Dopo un anno e mezzo di udienze, spesso di tono laconico e frettoloso, una Corte militare di Gaza ha finalmente concluso oggi il processo contro gli assassini dell’attivista italiano Vittorio Arrigoni, condannando all’ergastolo e ai lavori forzati i due imputati principali rimasti in vita: Mahmud Salfiti (23 anni) e Tamer Hasasna (25). Un terzo imputato, Khader Ajram (26) – accusato di aver preso parte al rapimento, ma non all’uccisione del volontario lombardo – e’ stato condannato a 10 anni di reclusione. Un quarto imputato (il proprietario dell’abitazione in cui avvenne il delitto, Amer Abu Ghula, 26 anni) e’ stato condannato in contumacia a un anno di carcere. Altri tre membri della cellula salafita responsabile del rapimento – fra cui il suo capo, Abdel Rahman Brizat ‘il Giordano’ – erano rimasti uccisi nell’aprile 2011 in scontri a fuoco con le unita’ speciali di Hamas.

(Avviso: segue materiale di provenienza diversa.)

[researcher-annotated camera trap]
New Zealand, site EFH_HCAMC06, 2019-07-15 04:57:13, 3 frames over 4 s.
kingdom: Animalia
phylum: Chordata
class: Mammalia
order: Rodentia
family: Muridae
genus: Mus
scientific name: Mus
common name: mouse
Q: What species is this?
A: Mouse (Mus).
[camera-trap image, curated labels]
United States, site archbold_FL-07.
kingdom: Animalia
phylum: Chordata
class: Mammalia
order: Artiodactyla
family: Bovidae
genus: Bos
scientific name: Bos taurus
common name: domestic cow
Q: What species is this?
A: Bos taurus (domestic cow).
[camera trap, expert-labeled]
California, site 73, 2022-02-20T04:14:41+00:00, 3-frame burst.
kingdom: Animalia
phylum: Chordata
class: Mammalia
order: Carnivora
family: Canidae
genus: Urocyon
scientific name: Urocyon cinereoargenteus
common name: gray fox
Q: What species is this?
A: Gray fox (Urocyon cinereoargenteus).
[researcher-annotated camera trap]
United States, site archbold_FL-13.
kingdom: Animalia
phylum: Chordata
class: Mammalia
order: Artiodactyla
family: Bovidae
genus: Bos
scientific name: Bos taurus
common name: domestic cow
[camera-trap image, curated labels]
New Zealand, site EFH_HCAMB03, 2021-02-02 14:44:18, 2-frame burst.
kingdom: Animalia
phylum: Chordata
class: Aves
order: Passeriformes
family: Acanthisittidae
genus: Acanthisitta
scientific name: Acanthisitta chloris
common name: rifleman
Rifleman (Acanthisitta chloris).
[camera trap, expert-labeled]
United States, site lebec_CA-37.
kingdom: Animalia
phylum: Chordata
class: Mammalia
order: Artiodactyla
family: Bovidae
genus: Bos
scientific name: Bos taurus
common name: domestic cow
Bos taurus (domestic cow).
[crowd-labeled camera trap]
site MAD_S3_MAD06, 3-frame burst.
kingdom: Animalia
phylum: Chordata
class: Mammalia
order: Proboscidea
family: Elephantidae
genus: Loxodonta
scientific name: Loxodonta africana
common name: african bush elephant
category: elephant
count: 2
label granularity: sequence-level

In un commento a caldo l’Ong umanitaria Pchr-Gaza – che ha seguito il dibattito processuale in tutte le sue fasi ‘in segno di rispetto per l’anima di Vittorio’, e malgrado lo scetticismo e le perplessita’ iniziali – ha espresso soddisfazione per la sentenza. Ha rilevato che in questa circostanza e’ stato possibile impedire che fossero inflitte condanne a morte anche perche’ la famiglia Arrigoni ha insistito affinche’ il processo si svolgesse secondo i dettami del diritto internazionale.
‘Possiamo dirci soddisfatti; – ha concluso Pchr-Gaza, in un comunicato – e’ stato in fin dei conti un processo onesto e legittimo’. Parole a cui hanno fatto eco quelle del legale italiano degli Arrigoni, l’avvocato Gilberto Pagani, che ha assistito a parte delle udienze grazie anche all’assistenza garantita dalla Farnesina attraverso il Consolato a Gerusalemme. ‘E’ una buona sentenza, il massimo che potessimo avere date le condizioni’, ha sottolineato Pagani all’ANSA, con un riferimento indiretto ai limiti di un procedimento svoltosi sotto l’ombrello del potere esercitato dagli islamici di Hamas nell’enclave palestinese. ‘Siamo contenti anche perche’ non ci sono state condanne a morte’, ha proseguito il legale ricordando come la madre di Vittorio, Egidia Beretta, sindaco del comune di Bulciago (Lecco), si fosse pronunciata fin da subito contro il ricorso alla legge del taglione e come la famiglia gli avesse commissionato ‘ due lettere ufficiali alla Corte in cui si chiedeva che non ci fossero sentenze capitali’ in omaggio alle convinzioni dalla vittima: condensate in quel motto -‘Restiamo umani’- posto a sigillo di tanti suoi scritti.
Tutti gli imputati – che oggi hanno accolto la sentenza rivolgendo sorrisi provocatori ai presenti – provengono dalle file della sicurezza di Hamas, ma rivendicano d’aver sposato per ragioni ideologiche la causa dell’Islam jihadista salafita, su posizioni ancor piu’ radicali. Dopo aver assunto un nome di battaglia (la ‘Cellula A-Hammam Mohammed Bin Maslama’) avevano orchestrato il rapimento di Arrigoni nell’intento di obbligare lo stesso Hamas – hanno affermato – a liberare uno sceicco salafita (Abu al-Walid al-Maqdesi) che in quei mesi era agli arresti a Gaza e che nel frattempo e’ stato rilasciato. Arrigoni – Vik per gli amici – fu d’altronde strangolato in un appartamento di Jabalya, nel nord della Striscia di Gaza, ancor prima dello scadere dell’ultimatum fissato dai sequestratori.
Un anno e mezzo dopo quei tragici eventi, le condanne odierne rivestono intanto pure un significato politico. Hamas appare infatti ancora impegnato a misurarsi con i gruppi salafiti, che sembrano aver persino accresciuto la loro baldanza tanto nella Striscia quanto nel confinante Sinai egiziano. Su pressione dei servizi segreti del Cairo e del nuovo vertice politico guidato in Egitto dai Fratelli Musulmani, la leadership di Gaza ha avviato di recente una serie di retate negli ambienti iper-integralisti, compiendo decine di fermi. I miliziani rilasciati hanno poi denunciato d’essere stati duramente percossi durante gli interrogatori. Ma la severita’ della sentenza Arrigoni potrebbe essere il segnale che la resa dei conti nei loro riguardi non e’ destinata a finire qui.